**Goals:**
**A.** Update the adversarial distillation brief from the words "Adversarial distillation is" through "accompanying safety measures.", changing "malicious actors" to "hostile parties".
**B.** Write the next part of the adversarial distillation brief, starting after its last sentence.

* BEGIN Document *

Adversarial Distillation

DOWNLOAD

Introduction

Adversarial distillation is a growing concern for frontier AI safety and security. Although frontier AI developers may use or authorize distillation in select cases – for instance, to create smaller, more efficient, versions of their flagship models or to adapt models for specialized domains, such as life sciences – adversarial distillation may raise significant safety and security risks by allowing malicious actors to replicate core model capabilities without necessarily replicating the accompanying safety measures.

This issue brief aims to raise awareness of adversarial distillation techniques without discouraging legitimate uses of frontier AI models, including authorized distillation. The dual use nature of distillation makes this balance particularly challenging. By providing an overview of common adversarial distillation methods and target categories, we aim to help the AI ecosystem develop shared norms around responsible model use and inform the development of effective technical and policy safeguards.

Authorized Distillation and Adversarial Distillation

Distillation is a process by which a secondary model learns to replicate the knowledge and capabilities of an originator model by training on its outputs. It is leveraged in the AI ecosystem as a cost-effective and computationally efficient way to transfer skills and capabilities from one model to another model. Put differently, this technique enables efficient knowledge and capability transfer from large, computationally expensive “teacher” models to smaller “student” models with minimal performance loss.

Authorized distillation involves distillation within a company or distillation that occurs where there is a permissive license with an open source model. Authorized distillation encompasses various training methods, as well as different levels of access to the teacher models’ internal probability distribution or hidden states. Common approaches include training the student model on the teacher model’s inner activations or training on the teacher model’s inputs and outputs.

Authorized distillation has been instrumental in driving innovation of large language models as well as enabling deployment in scenarios requiring task-specific optimization and runtime efficiency. Authorized distillation has several advantages. It allows companies and researchers to compress versions of large models into small language models that can deliver on-device AI, limit inference cost, reduce latency, and optimize models for specific tasks.

* END Document *
* BEGIN Raw data *

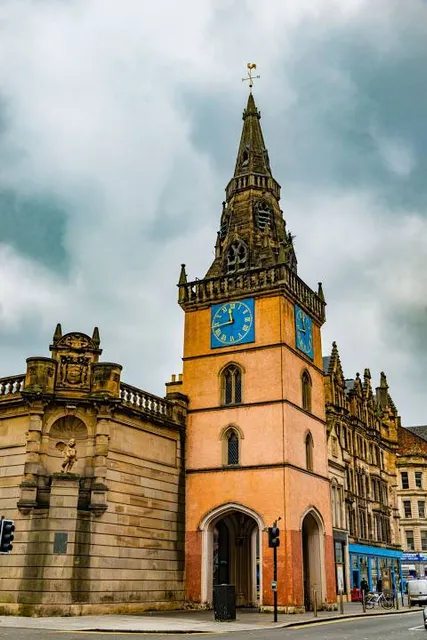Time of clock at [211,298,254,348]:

* END Raw data *

**Results in order:**
**A.**
Adversarial distillation is a growing concern for frontier AI safety and security. Although frontier AI developers may use or authorize distillation in select cases – for instance, to create smaller, more efficient, versions of their flagship models or to adapt models for specialized domains, such as life sciences – adversarial distillation may raise significant safety and security risks by allowing hostile parties to replicate core model capabilities without necessarily replicating the accompanying safety measures.

**B.**
In contrast, adversarial distillation often involves covert or indirect access where malicious actors only have access to the teacher model’s outputs, which they use to train a student model, and thus replicate the teacher model’s capabilities. Often, adversarial distillation involves violating a model developer’s terms of use or license to enable training on the teacher model’s outputs. The resulting capabilities of the student model are determined, in part, by how many outputs malicious actors can obtain from the teacher model, as well as the amount of compute available to train the new model. When the core capabilities of frontier AI models are replicated by malicious actors without replicating the corresponding safety measures, this may lead to the use of powerful AI models without appropriate safety measures applied, increasing the risk of misuse and harmful applications.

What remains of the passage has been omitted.